The three soldiers were traveling in an armored Humvee 35 miles east of Qalat, the capital of troubled Zabul province, when it was damaged by a homemade bomb, said American spokesman Maj. Rick Peat.
Peat said the three suffered burns and their injuries were not critical. "They should be fine," he said.
The wounded soldiers were evacuated to a large American base at Kandahar (search), Afghanistan's main southern city and the scene of another explosion Monday.
The remote-controlled bomb went off near a vehicle carrying the newly appointed chief of police for Kandahar province, damaging his car but injuring no one.

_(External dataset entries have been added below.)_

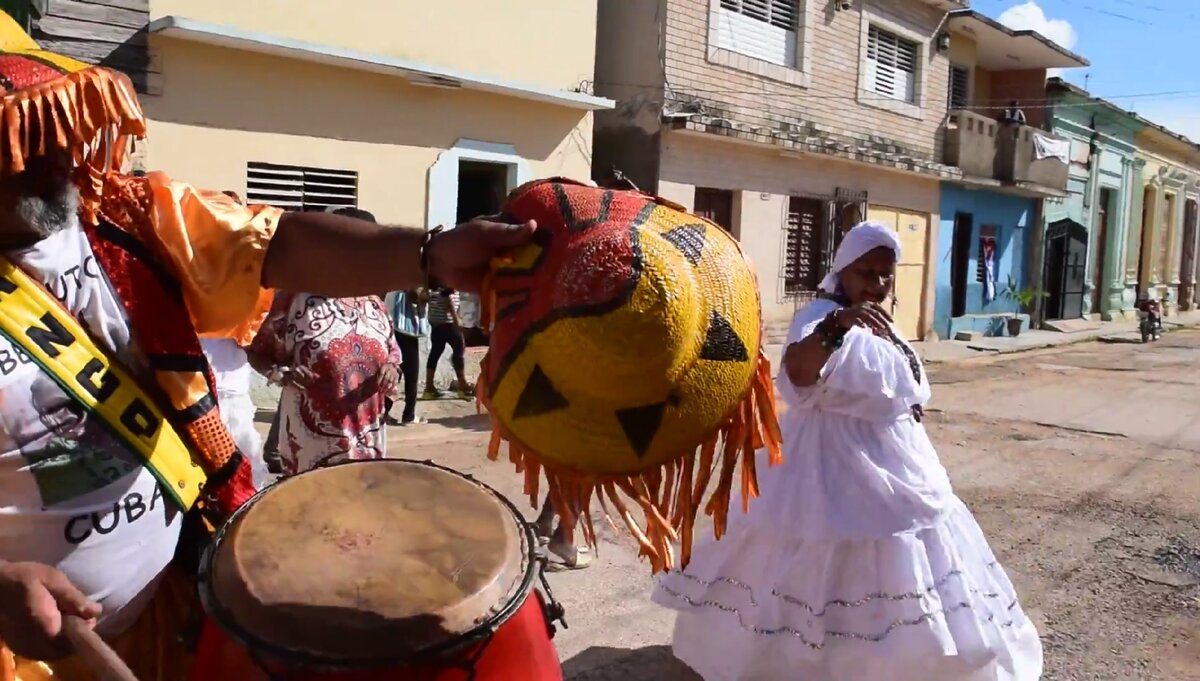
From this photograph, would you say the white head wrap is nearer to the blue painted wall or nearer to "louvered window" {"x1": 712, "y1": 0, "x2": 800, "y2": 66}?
"louvered window" {"x1": 712, "y1": 0, "x2": 800, "y2": 66}

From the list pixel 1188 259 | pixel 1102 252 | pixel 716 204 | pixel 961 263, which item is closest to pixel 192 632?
pixel 716 204

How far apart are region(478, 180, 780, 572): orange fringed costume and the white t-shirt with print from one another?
63 centimetres

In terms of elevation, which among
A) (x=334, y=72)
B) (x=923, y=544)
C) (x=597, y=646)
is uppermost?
(x=334, y=72)

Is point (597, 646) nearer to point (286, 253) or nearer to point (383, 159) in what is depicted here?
point (286, 253)

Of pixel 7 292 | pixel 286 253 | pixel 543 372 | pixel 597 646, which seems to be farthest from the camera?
pixel 597 646

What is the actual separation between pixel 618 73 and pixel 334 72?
182 inches

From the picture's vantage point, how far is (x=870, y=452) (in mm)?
3172

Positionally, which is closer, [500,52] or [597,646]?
[597,646]

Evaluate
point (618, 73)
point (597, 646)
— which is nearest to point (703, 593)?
point (597, 646)

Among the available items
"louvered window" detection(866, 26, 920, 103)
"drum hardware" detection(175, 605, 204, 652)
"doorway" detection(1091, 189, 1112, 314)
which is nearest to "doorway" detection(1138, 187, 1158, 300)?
"doorway" detection(1091, 189, 1112, 314)

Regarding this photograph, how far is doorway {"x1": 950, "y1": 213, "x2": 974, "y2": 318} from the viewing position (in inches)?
730

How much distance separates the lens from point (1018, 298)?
19641 mm

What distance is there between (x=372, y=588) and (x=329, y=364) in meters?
2.11

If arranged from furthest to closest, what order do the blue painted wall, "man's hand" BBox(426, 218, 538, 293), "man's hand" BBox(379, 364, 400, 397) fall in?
the blue painted wall
"man's hand" BBox(379, 364, 400, 397)
"man's hand" BBox(426, 218, 538, 293)
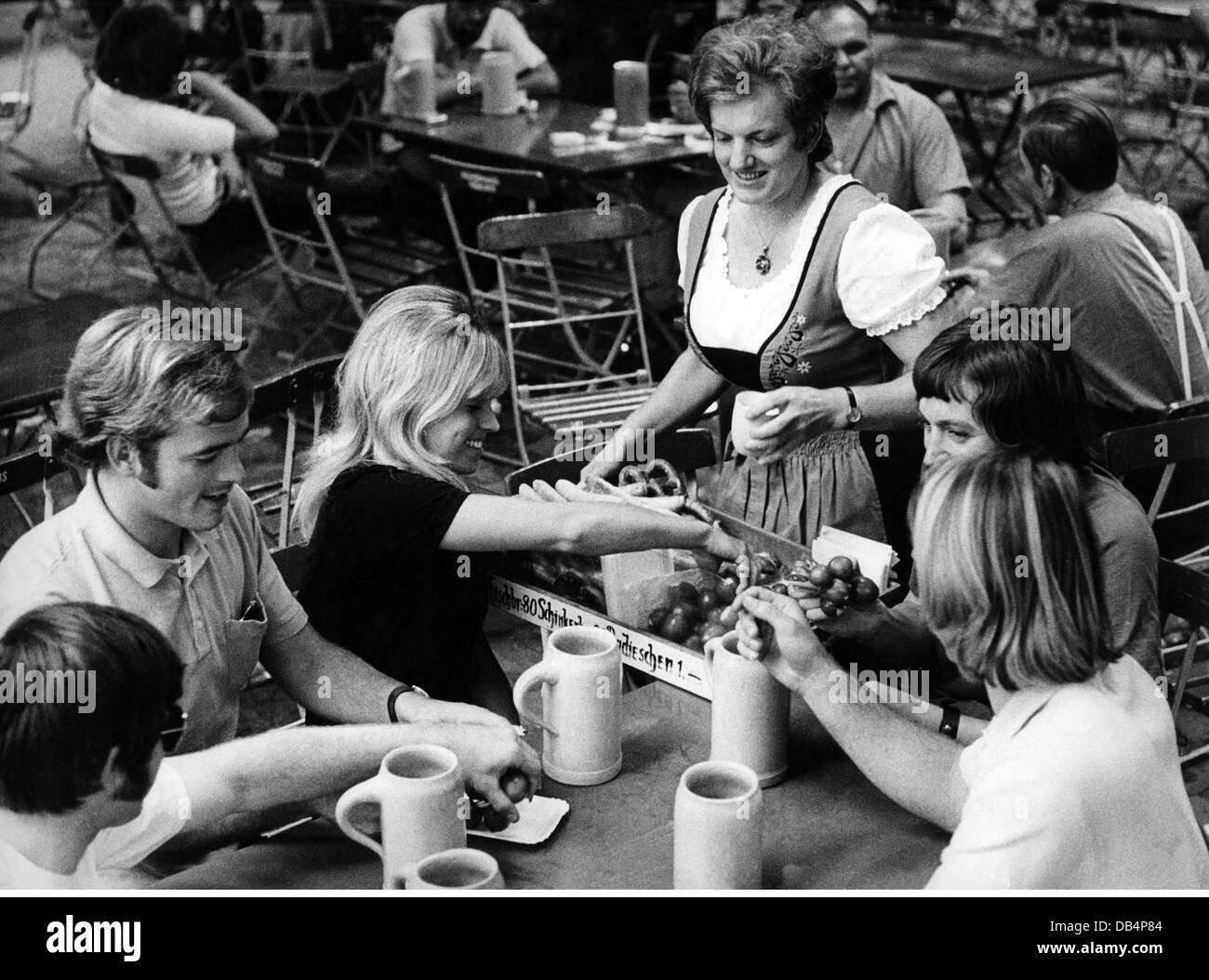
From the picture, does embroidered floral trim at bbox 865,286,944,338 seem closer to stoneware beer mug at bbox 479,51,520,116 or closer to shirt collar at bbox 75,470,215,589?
shirt collar at bbox 75,470,215,589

Khan Mohammed, a former provincial army commander who was appointed police chief on Sunday, was going to his office when the bomb went off, said Salim Khan, a deputy police chief.

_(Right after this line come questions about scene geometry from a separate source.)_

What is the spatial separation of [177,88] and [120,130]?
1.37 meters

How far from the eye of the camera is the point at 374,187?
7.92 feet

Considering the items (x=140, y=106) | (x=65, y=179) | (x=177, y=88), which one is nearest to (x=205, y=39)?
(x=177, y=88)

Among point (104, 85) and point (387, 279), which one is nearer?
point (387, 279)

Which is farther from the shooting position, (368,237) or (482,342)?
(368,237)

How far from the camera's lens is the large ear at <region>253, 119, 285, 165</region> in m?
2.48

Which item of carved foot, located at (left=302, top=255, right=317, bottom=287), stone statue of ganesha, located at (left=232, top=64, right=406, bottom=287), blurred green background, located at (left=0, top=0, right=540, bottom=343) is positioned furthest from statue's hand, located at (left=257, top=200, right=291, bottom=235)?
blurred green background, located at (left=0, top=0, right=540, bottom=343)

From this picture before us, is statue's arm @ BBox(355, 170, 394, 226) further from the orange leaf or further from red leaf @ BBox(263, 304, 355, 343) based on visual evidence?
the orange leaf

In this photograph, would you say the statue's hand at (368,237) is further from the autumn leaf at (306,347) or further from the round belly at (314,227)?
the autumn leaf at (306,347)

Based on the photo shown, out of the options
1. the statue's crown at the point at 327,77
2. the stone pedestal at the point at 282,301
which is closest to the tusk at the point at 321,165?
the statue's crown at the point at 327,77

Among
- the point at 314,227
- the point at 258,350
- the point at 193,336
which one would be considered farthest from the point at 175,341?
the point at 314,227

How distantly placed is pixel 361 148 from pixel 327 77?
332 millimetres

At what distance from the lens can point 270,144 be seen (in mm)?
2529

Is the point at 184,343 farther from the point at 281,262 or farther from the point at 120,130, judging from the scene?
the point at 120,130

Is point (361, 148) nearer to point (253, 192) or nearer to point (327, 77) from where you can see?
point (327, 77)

Khan blamed Taliban (search) insurgents for the attack, but offered no evidence to back up his claim.
Mohammed, contacted by The Associated Press, confirmed the attack and vowed to "wipe out terrorists" from his area.
"These attacks cannot stop me from my work," he said. "I will continue my work to improve law and order."
Kandahar and Zabul provinces have seen frequent attacks against U.S. and Afghan troops, police and government officials since Afghanistan's former Taliban regime was ousted as a result of U.S.-led operations in late 2001.
Taliban insurgents have asked police and other Afghan officials not to work for the coalition forces and Afghan President Hamid Karzai (search).